Hi @blake, I have a few technical questions re the CPED.
-
We have two files, an HTML file in /data/dicts, and a JSON file in /dicts. They seem to have the same source, but the JSON is richer. May I ask, why do we have two versions? Are they both actually used?
-
I presume that, if we are to embark on improving this by creating a Dictionary of Early Pali (DEP), we should use the JSON file. Mostly it is clear enough, but there are a few things I don’t understand.
- Entries are of the form
['ariyasacca', 1, "nt.",
and so on. But I can’t figure out why the “1” is there. It’s not mentioned in the first line, which defines the columns, and each entry is the same, so it seems to serve no purpose. Should we eliminate it? - The Defn is in Velthuis. Should we not transform this to Unicode?
- What does the “Source” refer to?
- I don’t understand everything that’s in the InflectInfo column. Is there somewhere that explains it?
- BaseWord and BaseDefn seem to be wrongly implemented. It seems that the idea is that when you have many terms derived from a Base Word, you list the Base Word, and the Base Defn should, I’m guessing, tell you which of those words is the base definition. But it doesn’t: all are simply assigned “1”, so this doesn’t give you any extra information. I’m assuming we should use “0” for the word considered the basic term, and “1” for derivations. Then BaseWord and BaseDefn taken together can tell you which words belong together, and which of them is the base term.
- If we are to improve the file, we will want to add some data, as well as correcting what is there. Some changes:
- We will want to indicate what terms/meanings are found in the EBTs. I guess an extra column that we can mark for terms/forms that don’t appear in the EBTs. These will be effectively excluded from the DEP, but we might as well keep the data around for now, just in case. What to do about meanings? The word appears, but one or more of the meanings ascribed to it doesn’t?
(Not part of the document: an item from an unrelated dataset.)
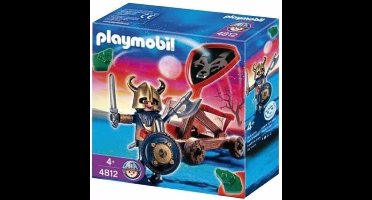 Playmobil Wolvenridder 'Katapult' - 4812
Just edit the entry, I suppose. This will only be relevant in a few cases, but they will be cases of doctrinal significance. The CPED was explicitly designed to represent the meanings as given in the commentaries.
- The BaseWord should allow for multiple entries, in the case of compounds. For example akataññū should have as base words karoti and jānāti (perhaps “a” as well, as this is a listed entry).
-
What I am envisaging is that we first make a corrected version of the text, which fixes mistakes found in the digital file (and some in the printed edition). Next we can further expand/correct entries by comparing them with DOP especially. But at some stage we will want to match the CPED entries with the actual words as found in the EBTs, with the aim of creating a dictionary that will give us 100% coverage of the EBTs. I’ve made a word list of the EBTs, probably there are better ways of doing this, but anyway, this is not too hard. What we need is a way of automatically relating the dictionary entries with the word list. Kind of like a reverse word lookup? Anyway, how this is done, I don’t know, but let’s assume that we can associate the words in our word list with the words in the dictionary as best as possible. In the current lookup we get maybe 90% accuracy. There’s something around 80,000 unique words. So maybe something in the order of 10–20,000 corrections will need to be made by hand. In this scenario, meanings are assigned to “tokens”, not words, so there will be cases where one token (e.g. sati) maps on to multiple words (BaseWords sati and atthi), and of course cases where the same word/token has multiple meanings. At this stage we can’t disambiguate these. Anyway, does this sound like a reasonable procedure to you?
-
Finally, if we are to do this, it seems to me that it will be better to use this DEP for making my terminology changes, rather than a Pootle terminology file. That is to say, as I go I can add my renderings and so on to the DEP, although terminology still has its uses.
Finally finally, what do you think about this project? Does it sound like something doable?